The arrangement appears unusual if not unique. In Johnson County, local clergy members may visit prisoners once a week at the prisoner's request, but the county doesn't pay anyone to run a program, said sheriff's Capt. Dave Wagner, jail administrator.
“We just don't have enough room,” said Wagner. “We've got three small meeting rooms in this jail that was built for 46? and may now hold more than 200 on weekends.
Gardner said the more intensive program makes sense in Linn County, where the jail holds about 400.
“Some of these inmates have issues they want to talk about,” he said. “We don't offer any true counselling through the jail.”
Through LCCC, “they have someone who's not on the jail staff for them to talk to,” said Gardner.
LCCC spent $69,346 to provide services last year, according to the group's tax return filed by Stuelke. The organization paid $16,540 each to Maridee Dugger and Keith Pitts, respectively a part-time coordinator and chaplain. The group paid $30,907 to Robert Smythe, its full-time chaplain.
LCCC's only other paid employee in 2009 was Linda Hauber, who received $600 for serving as its secretary. Hauber, also a member of the group's board, is an administrative assistance at the sheriff's office.

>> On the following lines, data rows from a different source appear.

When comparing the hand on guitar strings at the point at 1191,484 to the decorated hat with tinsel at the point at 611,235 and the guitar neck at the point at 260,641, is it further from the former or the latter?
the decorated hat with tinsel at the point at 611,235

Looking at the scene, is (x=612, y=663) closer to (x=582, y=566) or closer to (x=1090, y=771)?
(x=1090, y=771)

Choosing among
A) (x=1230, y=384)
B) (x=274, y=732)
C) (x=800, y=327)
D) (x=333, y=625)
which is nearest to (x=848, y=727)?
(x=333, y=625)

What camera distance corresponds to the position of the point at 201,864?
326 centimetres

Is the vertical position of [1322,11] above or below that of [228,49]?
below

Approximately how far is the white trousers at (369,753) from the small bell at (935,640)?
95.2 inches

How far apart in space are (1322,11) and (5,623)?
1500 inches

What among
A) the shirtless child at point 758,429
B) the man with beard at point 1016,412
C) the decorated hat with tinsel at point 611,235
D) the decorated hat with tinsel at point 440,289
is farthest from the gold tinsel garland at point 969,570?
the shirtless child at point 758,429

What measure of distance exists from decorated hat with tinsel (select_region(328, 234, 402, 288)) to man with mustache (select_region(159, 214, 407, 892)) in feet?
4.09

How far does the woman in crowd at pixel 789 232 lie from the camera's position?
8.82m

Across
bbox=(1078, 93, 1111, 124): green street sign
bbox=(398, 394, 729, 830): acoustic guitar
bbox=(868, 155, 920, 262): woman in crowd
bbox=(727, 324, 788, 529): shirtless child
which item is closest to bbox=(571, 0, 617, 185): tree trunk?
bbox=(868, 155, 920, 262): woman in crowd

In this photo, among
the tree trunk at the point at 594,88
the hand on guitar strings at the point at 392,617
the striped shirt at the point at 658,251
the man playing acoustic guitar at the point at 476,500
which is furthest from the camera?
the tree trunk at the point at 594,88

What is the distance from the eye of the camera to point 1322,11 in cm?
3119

Efforts today to contact LCCC chairman Robert Botts and other agency staff weren't successful.
Gardner said the chaplaincy provides books and services to all faiths and conducts non-religious programs such classes for the high school general equivalency diploma. The program was reviewed an approved by the county attorney in 1990, he said.
“I didn't know we paid these chaplains,” said Miller. “I thought they were volunteers. Why don't we just pay these chaplains directly as employees?”
Miller said he'll continue to press for oversight of county departments' spending, an effort that led to his lawsuit against the supervisors. Miller filed suit in February after the supervisors blocked his plan to replace Deputy Auditor Sue Wold with someone qualified to audit spending accounts.
Miller said he expects the case to go to trial next summer.
“This never was an issue before,” said Gardner, who added “we haven't changed a thing” in the department's accounting practices since taking office.
Gardner also said that “nowhere in the Code of Iowa does the auditor have the authority to audit.”
“That's the same story the board of supervisors took and that's why we're in the lawsuit,” said Miller. “I'm not prohibited from auditing, and neither is anybody else.”